Just two weeks after Saint John city council agreed to push the province for more tools to combat derelict buildings, the city is taking steps to tear another one down.
Council approved the demolition of 155 Market Place on the city's Lower West Side.
Benn Perinton, who oversees the dangerous and dilapidated building program for the city, said the two-unit building is a hazard to the public and has been on the city's list since 2017.
He said the stairs to the upper floors are partially collapsed, and both the floor and roof are sagging and in danger of collapsing too.
"There was a notice to comply issued back in 2021, actually, at the property," Perinton said.
"The owner purchased it around when the notice to comply was issued, aware of the risks associated with moving forward on these types of repairs. There was a chance that we would end up in this scenario today. Unfortunately, they weren't able to make the project they envisioned a reality."

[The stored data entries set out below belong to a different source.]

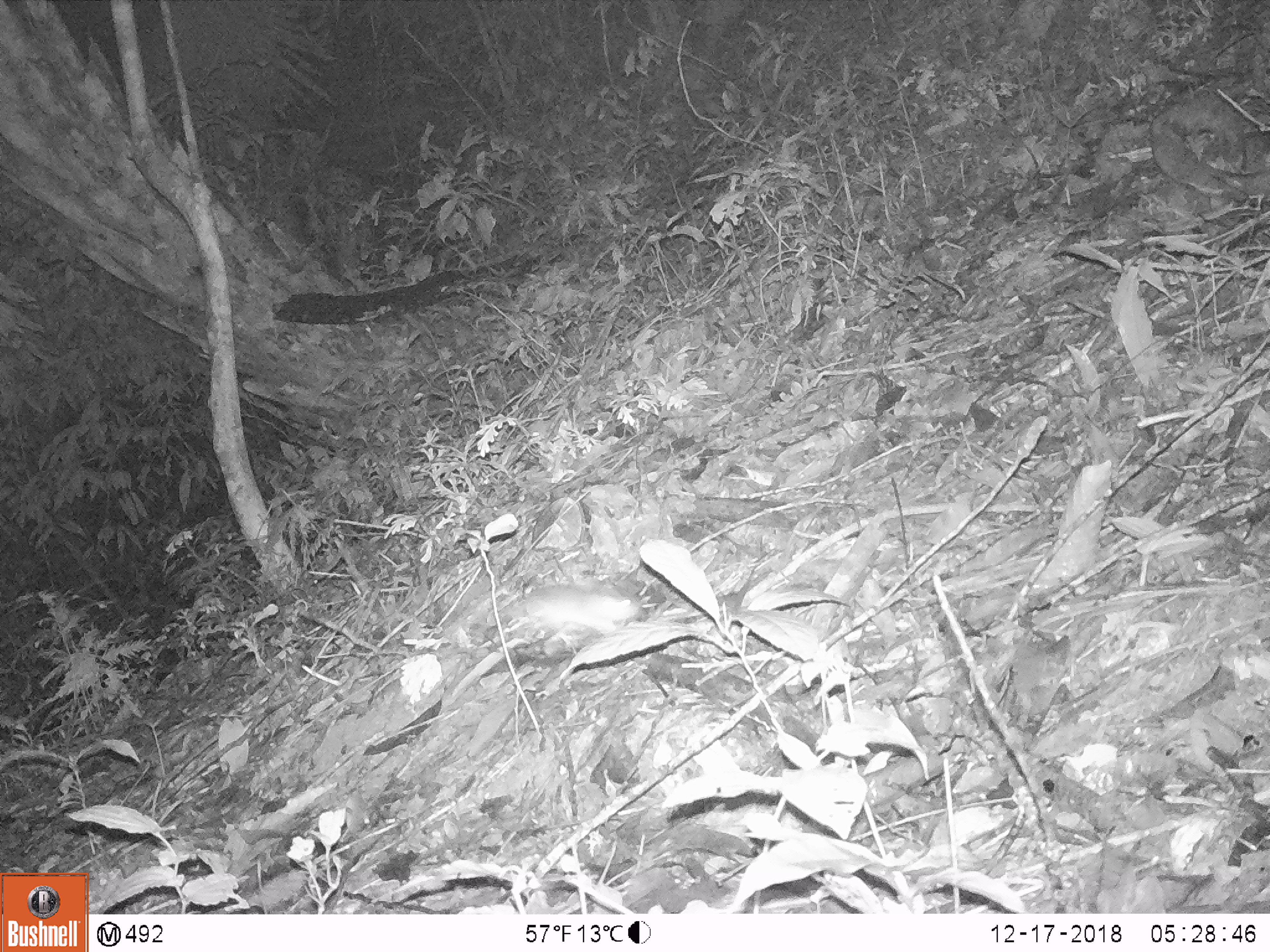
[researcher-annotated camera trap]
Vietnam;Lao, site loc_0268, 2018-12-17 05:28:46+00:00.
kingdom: Animalia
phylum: Chordata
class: Mammalia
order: Rodentia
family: Muridae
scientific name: Muridae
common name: old-world mice and rats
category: unidentified murid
Unidentified murid (old-world mice and rats) (Muridae). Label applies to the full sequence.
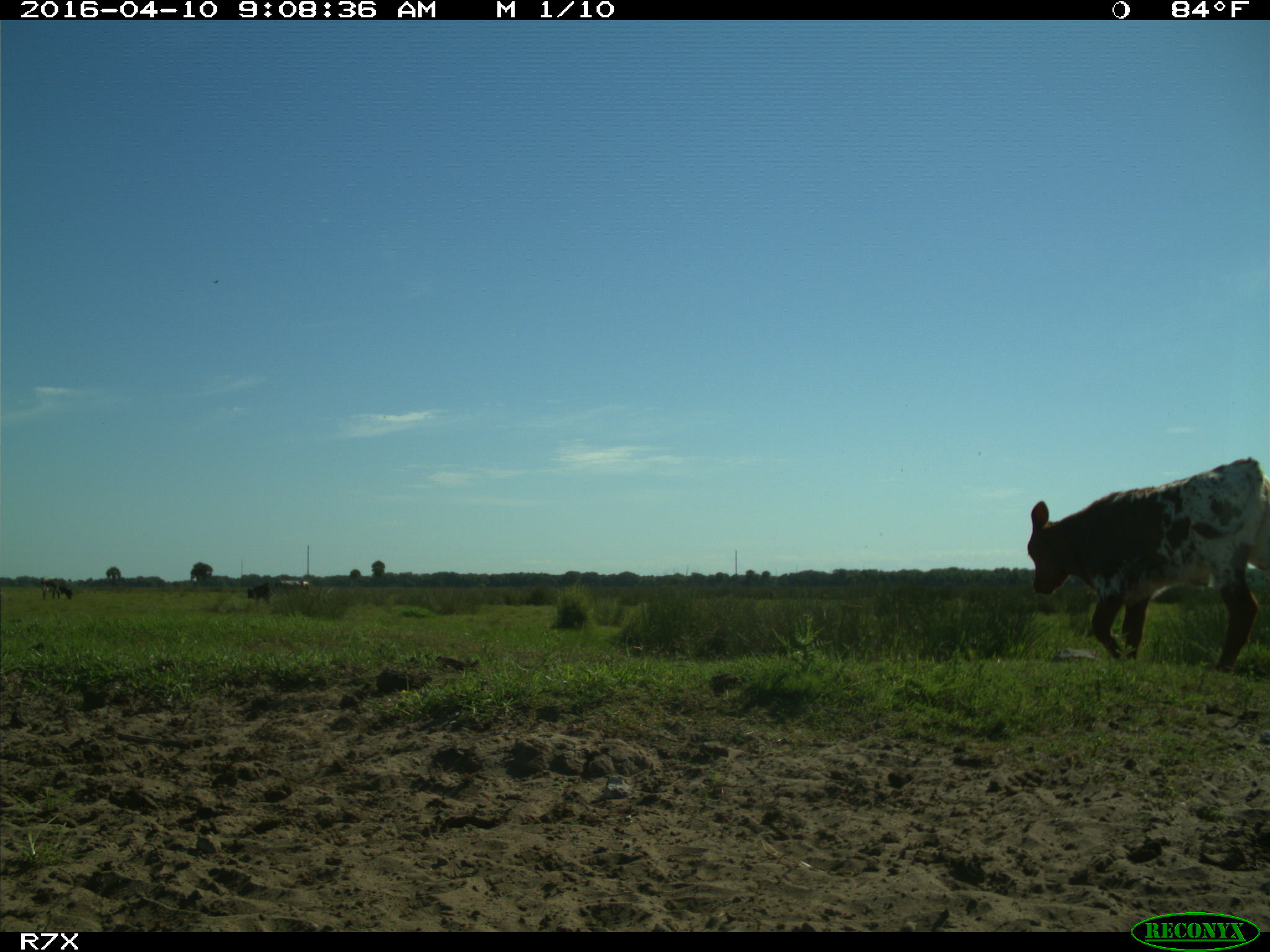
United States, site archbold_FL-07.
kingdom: Animalia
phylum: Chordata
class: Mammalia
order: Artiodactyla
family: Bovidae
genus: Bos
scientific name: Bos taurus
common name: domestic cow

Coun. David Hickey pointed out some people have even been able to profit from the building while the city considered it dilapidated.

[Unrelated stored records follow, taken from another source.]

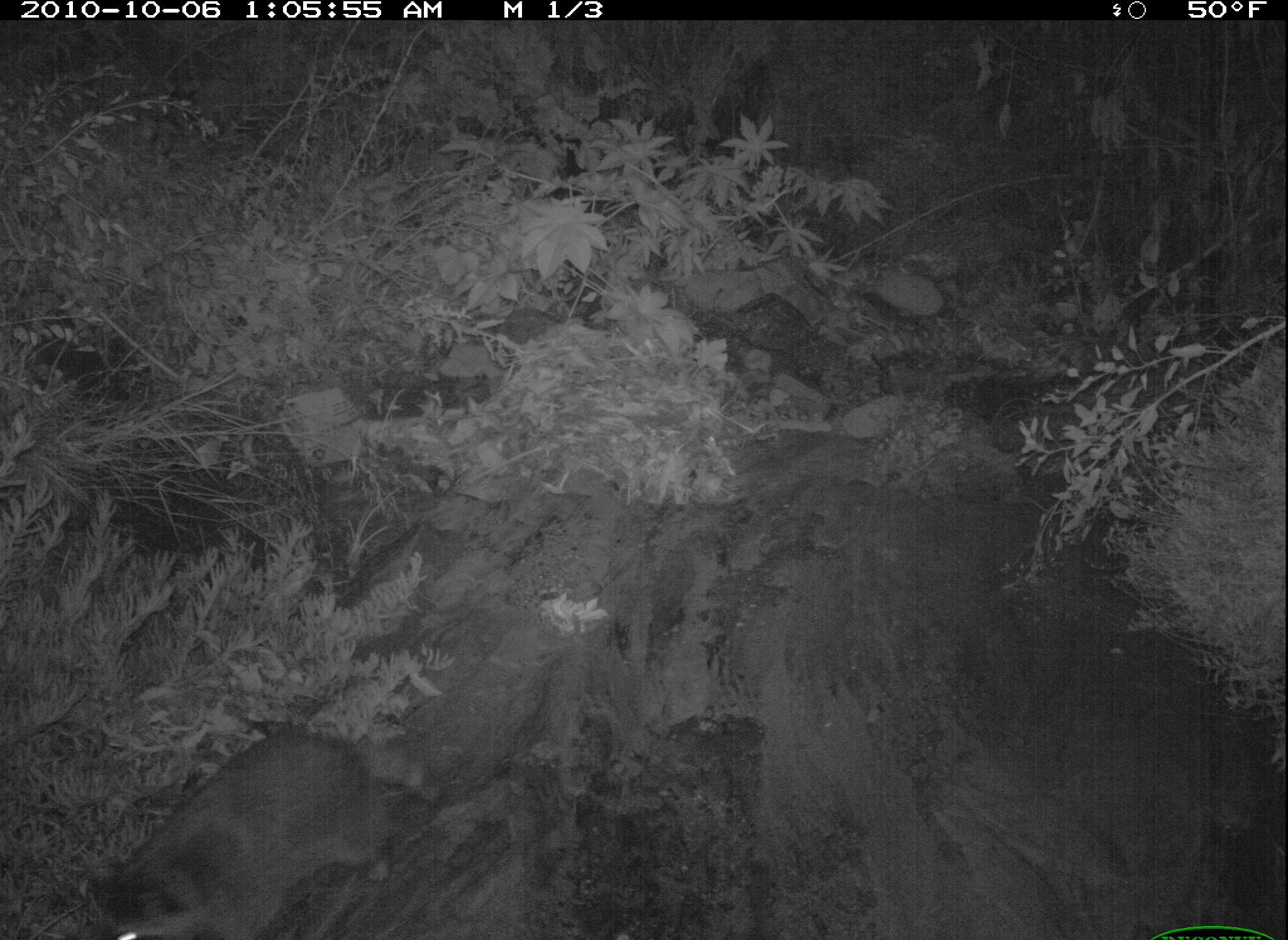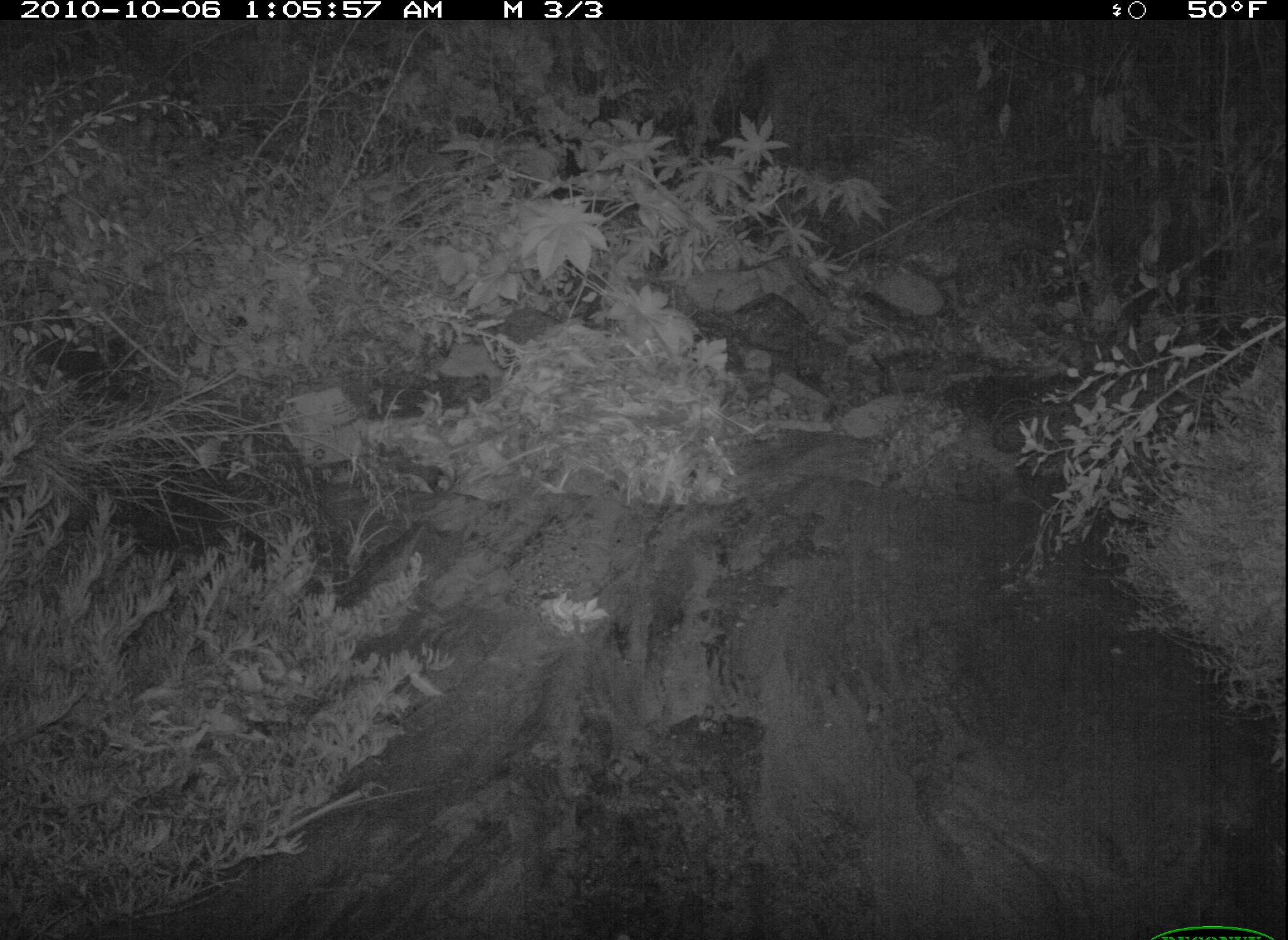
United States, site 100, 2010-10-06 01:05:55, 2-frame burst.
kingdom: Animalia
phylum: Chordata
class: Mammalia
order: Carnivora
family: Procyonidae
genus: Procyon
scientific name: Procyon lotor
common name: raccoon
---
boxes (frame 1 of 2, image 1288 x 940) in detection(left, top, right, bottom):
raccoon: detection(84, 717, 448, 936)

"Since it's been on the list, it's been sold four times — once in '17, '18 and twice in 2022. I mean someone made six grand off this thing while it was on the list. How does that happen?"
The property is a perfect example of the slow pace of the province's tax sale procedure, something the city wants changed.
Perinton said the province purchased the building in a tax sale in 2018 after it attracted little interest and transferred it to the Department of Transportation to be resold.
The department finally found a buyer three years later, but Perinton said he believes the buyer had little idea just how badly deteriorated the building was.
That owner in turn sold it to someone else, the person with whom the city is now dealing.
Now that city council has approved the demolition, that owner will be billed for the costs.
If not paid, the province will reimburse the city and add the amount to the taxes owing, but the province may never actually see any money.
A report from city staff two weeks ago said "approximately 10 per cent of vacant building owners do not pay their taxes or water bills," so expecting them to pay a demolition bill seems unlikely.
It can cost tens of thousands of dollars to demolish a building, and that doesn't include inspections, legal and administrative costs.
But, councillors agreed getting rid of the eyesore on Market Place is a necessity.
"The family that lives next door to that, I have visited a number of times and they have put so much money into their property, outside and inside. They're just going to be delighted about this," Coun. Barry Ogden said.
The city has asked the province to consider vacancy taxes or vacant building permits to discourage neglect. It has also asked for a quicker tax sale process.